Influence of Beer on Gut Microbiota and Biochemical Outcomes: Alcohol Impact.

Healthy Volunteers Clinical Trial

Official title:

Influence of Beer on Gut Microbiota and Biochemical Outcomes: Alcohol Impact.

Clinical Trial Details — Status: Completed

Administrative data

• NCT number: NCT03513432
• Other study ID #: MICROAL
• Status: Completed
• Phase: N/A
• Start date: March 26, 2018
• Est. completion date: May 15, 2019

Study information

• Verified date: May 2019
• Source: Universidade do Porto
• Contact: n/a
• Is FDA regulated: No
• Study type: Interventional

Clinical Trial Summary

Our aim is to assess the effects of moderate consumption of beer and non-alcoholic beer on gut microbiota and biochemical biomarkers in healthy adults.
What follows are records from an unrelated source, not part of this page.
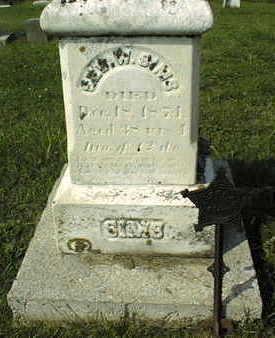 SIMS, GEORGE W. - Jackson County, Iowa | GEORGE W. SIMS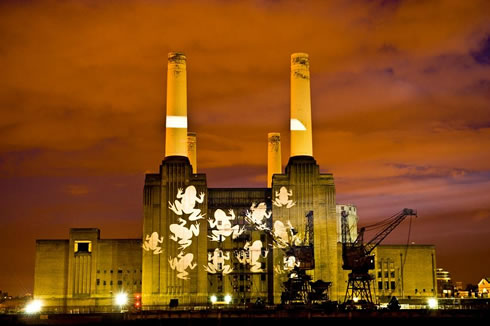 Giant images of  frogs projected onto Battersea Power Station for the launch of OPAL Water Survey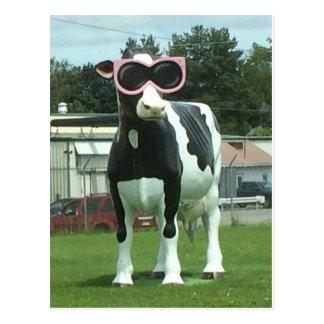 Postal vaca fresca 1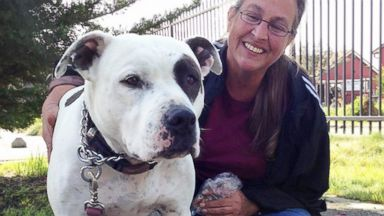 PHOTO: Carol Devia, shown here with her dog Rocco, would rather be homeless than give him up.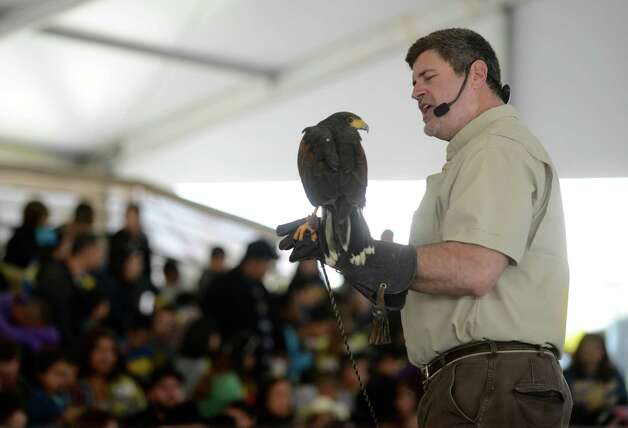 Wildlife expert Grant Kemmerer shows a Harris's Hawk to people attending the Wild World of Animals exhibition on the grounds of the San Antonio Stock Show & Rodeo on Feb. 15, 2013. Photo: Billy Calzada, San Antonio Express-News / San Antonio Express-News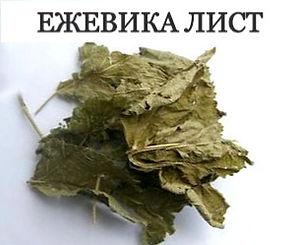 ЕЖЕВИКА ЛИСТ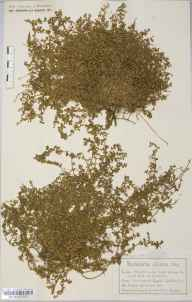 Herniaria ciliolata herbarium specimen from Lizard, VC1 West Cornwall in 1886 by Mr Charles Bailey.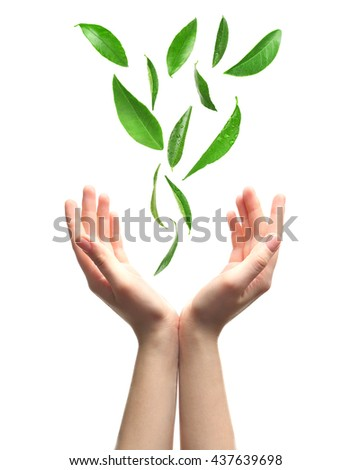 Green leaves falling into woman hands, isolated on white - stock photo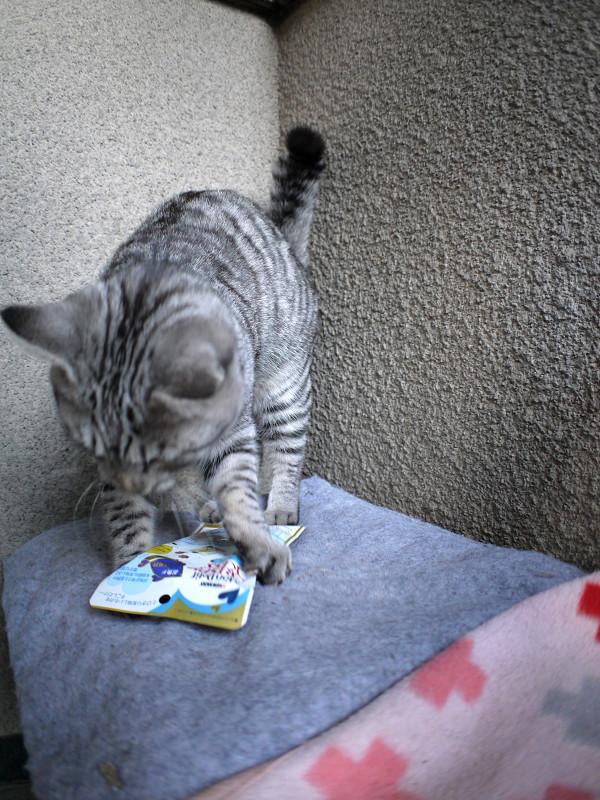 キャットフードで遊びまくるサバトラ猫2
Recruitment information / eligibility

• Status: Completed
• Enrollment: 30
• Est. completion date: May 15, 2019
• Est. primary completion date: October 15, 2018
• Accepts healthy volunteers: Accepts Healthy Volunteers
• Gender: Male
• Age group: 18 Years to 65 Years

Eligibility

Inclusion Criteria:

• Adult men (18-65 years);

• Healthy volunteers free of chronic diseases with relevant effect on gastrointestinal system;

• Without a diagnosis of any digestive disease including functional bowel disorders such as IBS;

• Moderate alcohol consumers;

• Willing and able to provide written informed consent.

Exclusion Criteria:

• Documented cardiovascular disease (ischaemic heart disease - angina or recent or old myocardial infarction or previous or cerebral vascular accident, peripheral vascular disease);

• With diabetes or other relevant metabolic diseases;

• With any known infectious diseases, namely infections with HIV, Hepatitis B or C virus;

• Intake of antibiotics in the last 4 weeks and laxatives in the last 2 weeks;

• Subjects with history of drug, alcohol or other substances abuse.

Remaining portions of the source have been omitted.